The negative effects of phone walking on mood may be due to a bent neck angle. Stooped posture has been shown to increase low arousal negative affect and alertness compared to upright posture while walking [12,30]. In this study, although a bent neck angle was associated with worse overall mood, the mediation analysis did not support this explanation.
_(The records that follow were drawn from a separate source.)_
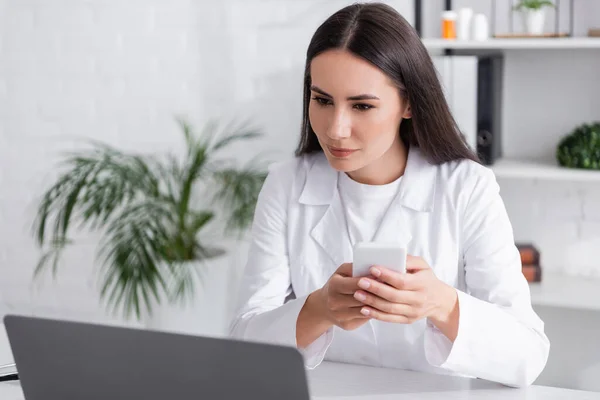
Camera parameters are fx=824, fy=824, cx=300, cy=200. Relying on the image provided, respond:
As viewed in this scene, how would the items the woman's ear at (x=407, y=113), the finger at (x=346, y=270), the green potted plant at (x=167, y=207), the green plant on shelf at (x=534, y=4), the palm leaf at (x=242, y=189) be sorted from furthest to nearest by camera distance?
the palm leaf at (x=242, y=189) → the green potted plant at (x=167, y=207) → the green plant on shelf at (x=534, y=4) → the woman's ear at (x=407, y=113) → the finger at (x=346, y=270)

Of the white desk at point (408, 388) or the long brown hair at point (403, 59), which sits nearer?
the white desk at point (408, 388)

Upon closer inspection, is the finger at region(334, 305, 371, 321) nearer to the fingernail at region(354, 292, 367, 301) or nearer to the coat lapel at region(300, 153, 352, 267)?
the fingernail at region(354, 292, 367, 301)

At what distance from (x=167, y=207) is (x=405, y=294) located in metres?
1.72

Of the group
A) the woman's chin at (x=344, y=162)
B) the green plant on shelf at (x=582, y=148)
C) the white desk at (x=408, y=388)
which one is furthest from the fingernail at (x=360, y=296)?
the green plant on shelf at (x=582, y=148)

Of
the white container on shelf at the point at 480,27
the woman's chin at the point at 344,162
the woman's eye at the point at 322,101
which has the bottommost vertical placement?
the woman's chin at the point at 344,162

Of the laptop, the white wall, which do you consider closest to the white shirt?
the laptop

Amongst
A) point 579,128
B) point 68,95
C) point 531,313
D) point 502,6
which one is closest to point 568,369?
point 579,128

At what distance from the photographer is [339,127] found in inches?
54.1

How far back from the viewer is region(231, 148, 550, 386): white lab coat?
4.30 ft

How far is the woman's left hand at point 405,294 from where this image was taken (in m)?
1.17

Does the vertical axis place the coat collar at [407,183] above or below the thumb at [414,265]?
above

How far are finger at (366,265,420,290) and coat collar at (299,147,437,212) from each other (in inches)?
14.0

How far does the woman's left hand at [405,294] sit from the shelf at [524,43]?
125 centimetres

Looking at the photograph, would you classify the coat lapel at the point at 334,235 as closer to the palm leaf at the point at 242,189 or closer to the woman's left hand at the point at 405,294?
the woman's left hand at the point at 405,294
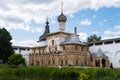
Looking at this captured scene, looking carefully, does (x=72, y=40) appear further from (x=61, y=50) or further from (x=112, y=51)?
(x=112, y=51)

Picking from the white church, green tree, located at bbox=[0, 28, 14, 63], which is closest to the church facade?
the white church

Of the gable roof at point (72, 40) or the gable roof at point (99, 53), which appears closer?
the gable roof at point (99, 53)

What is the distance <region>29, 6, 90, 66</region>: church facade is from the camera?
181 ft

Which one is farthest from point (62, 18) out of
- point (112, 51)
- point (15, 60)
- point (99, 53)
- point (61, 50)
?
point (15, 60)

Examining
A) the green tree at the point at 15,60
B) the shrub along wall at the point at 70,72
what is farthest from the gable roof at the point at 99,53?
the shrub along wall at the point at 70,72

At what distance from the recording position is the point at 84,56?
56094mm

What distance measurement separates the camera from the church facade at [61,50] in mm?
55031

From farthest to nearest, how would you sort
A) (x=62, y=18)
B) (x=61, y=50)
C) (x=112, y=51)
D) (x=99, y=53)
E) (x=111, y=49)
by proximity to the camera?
1. (x=62, y=18)
2. (x=61, y=50)
3. (x=99, y=53)
4. (x=111, y=49)
5. (x=112, y=51)

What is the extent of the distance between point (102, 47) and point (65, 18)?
37.1 ft

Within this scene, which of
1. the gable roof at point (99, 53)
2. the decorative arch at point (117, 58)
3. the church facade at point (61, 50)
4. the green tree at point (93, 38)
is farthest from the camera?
the green tree at point (93, 38)

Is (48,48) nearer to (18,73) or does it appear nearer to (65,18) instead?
(65,18)

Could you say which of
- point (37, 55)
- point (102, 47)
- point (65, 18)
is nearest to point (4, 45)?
point (37, 55)

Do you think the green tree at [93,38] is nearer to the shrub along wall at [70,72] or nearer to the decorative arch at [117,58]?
the decorative arch at [117,58]

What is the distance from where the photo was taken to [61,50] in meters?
57.6
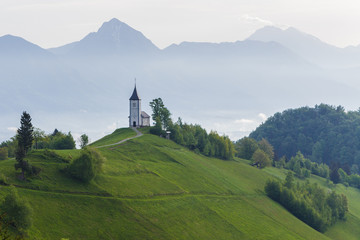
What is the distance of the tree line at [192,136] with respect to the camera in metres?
135

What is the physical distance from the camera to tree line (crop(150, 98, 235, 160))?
135 meters

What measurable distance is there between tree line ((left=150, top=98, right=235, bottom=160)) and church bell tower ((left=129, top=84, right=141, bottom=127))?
492 centimetres

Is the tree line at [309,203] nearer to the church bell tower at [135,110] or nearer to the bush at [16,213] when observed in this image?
the church bell tower at [135,110]

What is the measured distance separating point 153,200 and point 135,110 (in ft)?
206

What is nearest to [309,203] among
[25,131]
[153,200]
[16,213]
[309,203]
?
[309,203]

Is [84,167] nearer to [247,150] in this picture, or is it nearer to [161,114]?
[161,114]

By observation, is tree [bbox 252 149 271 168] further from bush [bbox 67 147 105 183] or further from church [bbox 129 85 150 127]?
bush [bbox 67 147 105 183]

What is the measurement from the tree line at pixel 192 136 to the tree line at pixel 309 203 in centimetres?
2483

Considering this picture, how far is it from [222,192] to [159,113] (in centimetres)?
4697

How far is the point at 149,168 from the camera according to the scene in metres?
94.5

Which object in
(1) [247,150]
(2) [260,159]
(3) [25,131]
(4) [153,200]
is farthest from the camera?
(1) [247,150]

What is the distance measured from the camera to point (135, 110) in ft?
454

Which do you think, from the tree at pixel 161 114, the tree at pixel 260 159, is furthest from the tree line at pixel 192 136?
the tree at pixel 260 159

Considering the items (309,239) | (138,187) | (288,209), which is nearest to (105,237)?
(138,187)
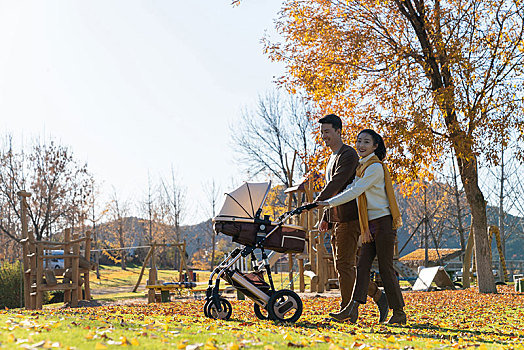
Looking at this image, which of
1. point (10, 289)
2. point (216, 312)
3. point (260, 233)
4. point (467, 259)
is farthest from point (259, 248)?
point (10, 289)

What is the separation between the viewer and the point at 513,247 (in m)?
71.8

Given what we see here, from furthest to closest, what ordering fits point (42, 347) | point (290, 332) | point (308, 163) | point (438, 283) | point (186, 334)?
point (438, 283) < point (308, 163) < point (290, 332) < point (186, 334) < point (42, 347)

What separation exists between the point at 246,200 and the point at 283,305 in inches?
54.2

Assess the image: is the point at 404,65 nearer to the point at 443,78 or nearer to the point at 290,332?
the point at 443,78

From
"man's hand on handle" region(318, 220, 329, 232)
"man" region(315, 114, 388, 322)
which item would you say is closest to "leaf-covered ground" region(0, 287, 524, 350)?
"man" region(315, 114, 388, 322)

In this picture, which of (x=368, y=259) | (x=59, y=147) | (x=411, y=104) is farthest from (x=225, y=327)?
(x=59, y=147)

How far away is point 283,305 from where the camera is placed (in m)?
6.39

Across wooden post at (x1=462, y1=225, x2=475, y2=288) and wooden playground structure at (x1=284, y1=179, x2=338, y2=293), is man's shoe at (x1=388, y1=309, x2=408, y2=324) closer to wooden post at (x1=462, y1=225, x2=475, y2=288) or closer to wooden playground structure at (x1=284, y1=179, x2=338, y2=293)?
wooden playground structure at (x1=284, y1=179, x2=338, y2=293)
An alternative explanation for the effects of phone walking on mood is a lack of attention to the surroundings and subsequent feelings of disconnection from nature. Previous work has shown that disconnection from nature can increase feelings of depression, anxiety, and frustration [31]. Our results showed that the phone group did experience significantly lower connectedness with nature than the phone free group, which agrees with previous findings that more time spent on a phone is linked to lower nature connectedness (Richardson, 2018) [18]. In this study, connectedness to nature partially mediated the effects of phone walking on overall mood, which supports this explanation. However, this needs to be treated with caution because the measures were administered at the same timepoints, and common method bias may have artificially inflated the association.

This study has several limitations. The study was conducted in a park and results may not generalize to urban settings. Furthermore, the study only provided information on the short-term effects of phone walking, and subsequent studies could investigate longer term effects. The reading material on the phone was about the park and was neutral, and future research could investigate the effects of other phone activities on mood while walking, such as texting. The observed effects might also occur if walking while performing other similar distracting tasks, such as reading a book. However, this needs to be tested. The sample consisted mainly of university students, so the findings may not generalize to older adults, and older adults may be less likely to look at their phones while they are walking due to differences in culture and agility. Future research could also investigate whether expectations play a role.

Overall, this study suggests that reading text on a mobile phone while walking negatively affects mood compared to walking without a phone. However, these findings are preliminary, and more research is needed to investigate the effects of walking on mood while performing other phone-related tasks, as well as in other settings.